Depuis dix ans, l’urbanisme opérationnel est phagocyté par l’urbanisme réglementaire. Dessiner la ville du futur est devenu un exercice pervers visant à définir tout ce qu’elle ne doit pas être. Loin de corriger cette dérive, le projet de loi « Grenelle 2 » en ajoute encore une couche, avec un jeu alambiqué de modulations des interdits.

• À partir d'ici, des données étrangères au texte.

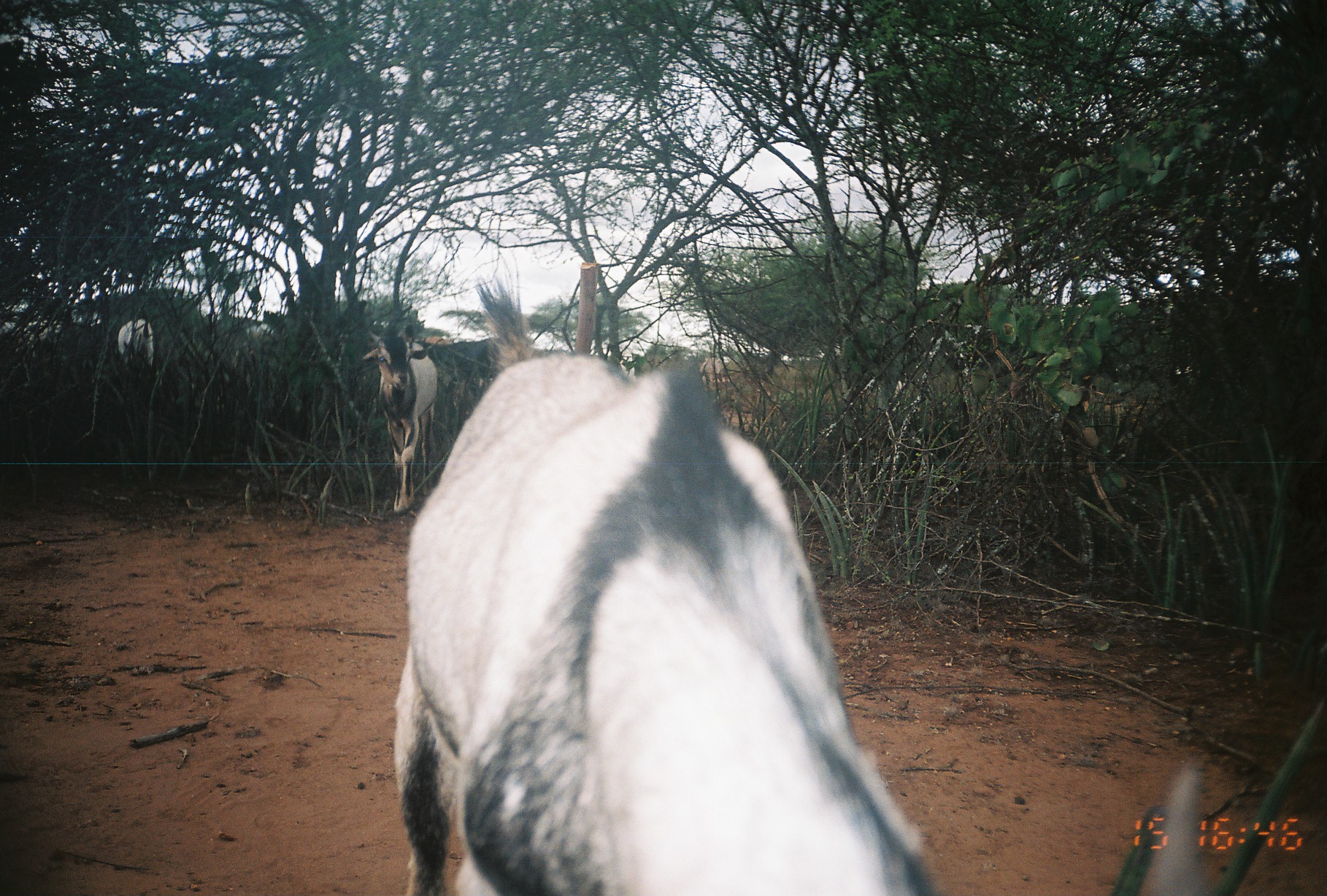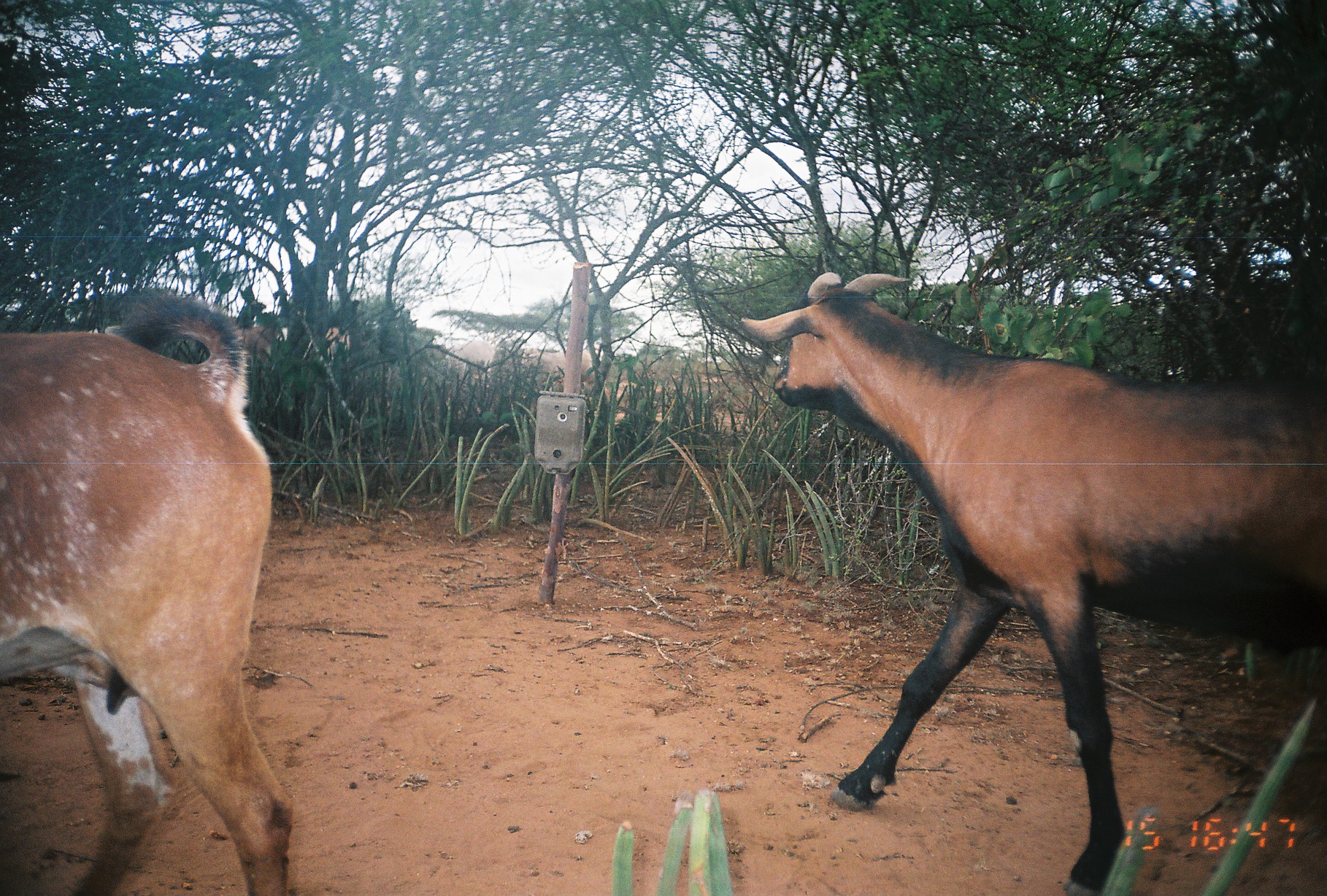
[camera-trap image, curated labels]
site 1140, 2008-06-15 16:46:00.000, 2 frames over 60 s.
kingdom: Animalia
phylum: Chordata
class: Mammalia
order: Artiodactyla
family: Bovidae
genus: Capra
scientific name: Capra aegagrus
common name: wild goat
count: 8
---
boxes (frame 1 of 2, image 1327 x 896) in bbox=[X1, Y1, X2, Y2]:
capra aegagrus: bbox=[389, 274, 938, 896]; bbox=[361, 323, 429, 510]; bbox=[415, 336, 501, 410]; bbox=[117, 317, 153, 368]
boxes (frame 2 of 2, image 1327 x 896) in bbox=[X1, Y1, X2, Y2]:
capra aegagrus: bbox=[737, 267, 1327, 896]; bbox=[0, 288, 291, 896]; bbox=[520, 344, 606, 397]; bbox=[445, 348, 495, 387]; bbox=[239, 324, 277, 364]; bbox=[319, 325, 350, 357]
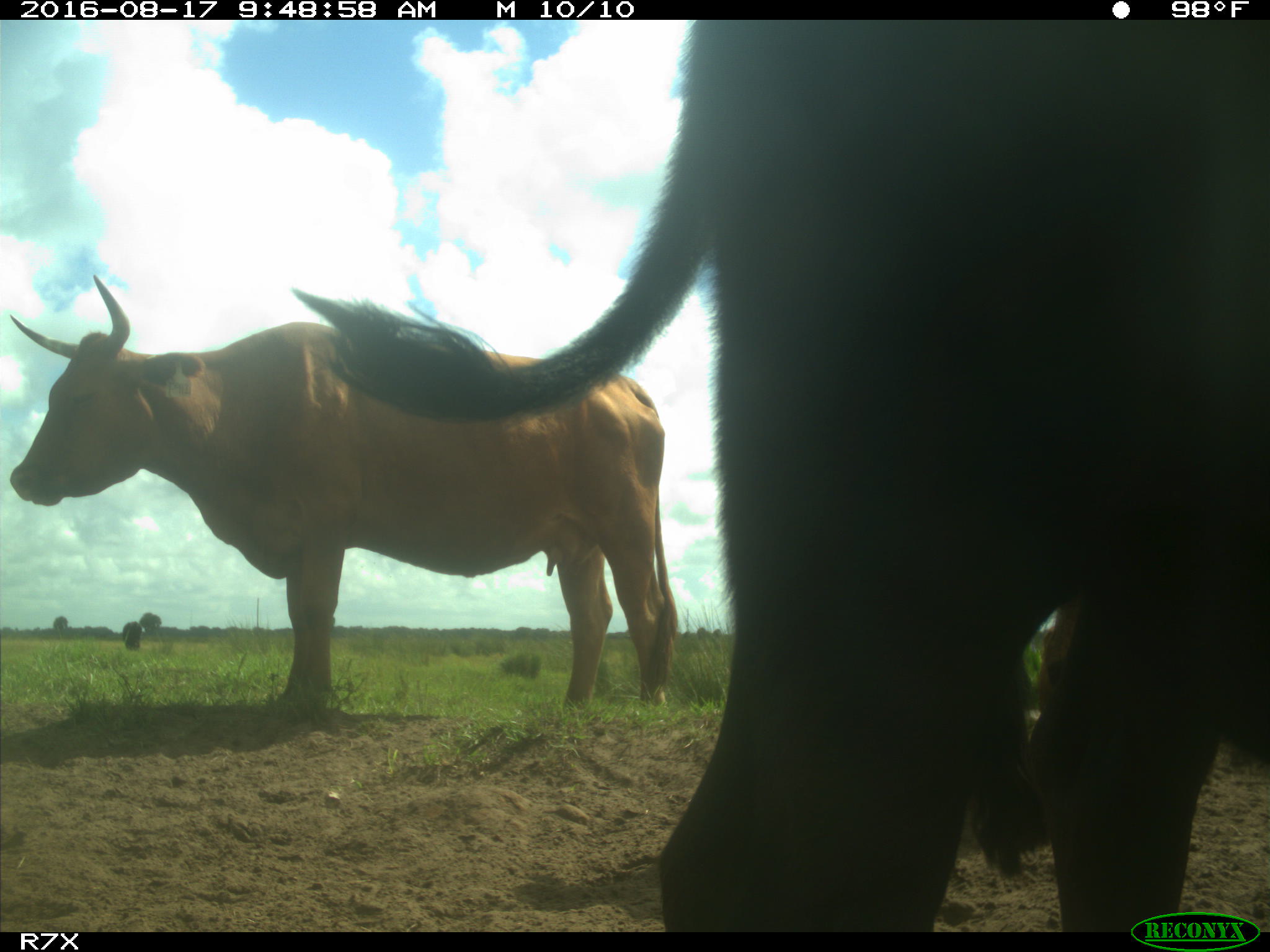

Le règlement ne fait pas la ville

« Plus les départements sont ruraux, plus ils ont tendance à être attractifs. Cette relation entre attractivité et caractère rural des départements était nettement moins marquée au cours des années 1990. Des départements où plus de 50 % de la population réside dans l’espace à dominante rurale sont dans le peloton de tête en termes d’attractivité ». Voilà ce que l’on pouvait lire le 7 juillet 2009 dans la note publiée par l’INSEE sur la statistique des flux migratoires interdépartementaux de la période 2001 - 2006. Inversement le département de Paris, urbanisé à 100 %, est celui qui enregistre le solde migratoire négatif le plus élevé et ce solde est également négatif dans les six autres départements d’Ile de France. Au total, si la Région capitale, la plus urbanisée de toutes les régions, ne perd pas de population, c’est grâce à un bon solde démographique naturel et à un apport continuel de populations nouvelles en provenance de l’étrangers. Cette nouvelle statistique confirme les données qui étaient déjà connues : cette décennie aura été celle, non plus d’une extension de l’urbanisation en périphérie des urbanisations existantes, mais d’une diffusion de cette urbanisation nouvelle, en ordre dispersé, vers les zones rurales.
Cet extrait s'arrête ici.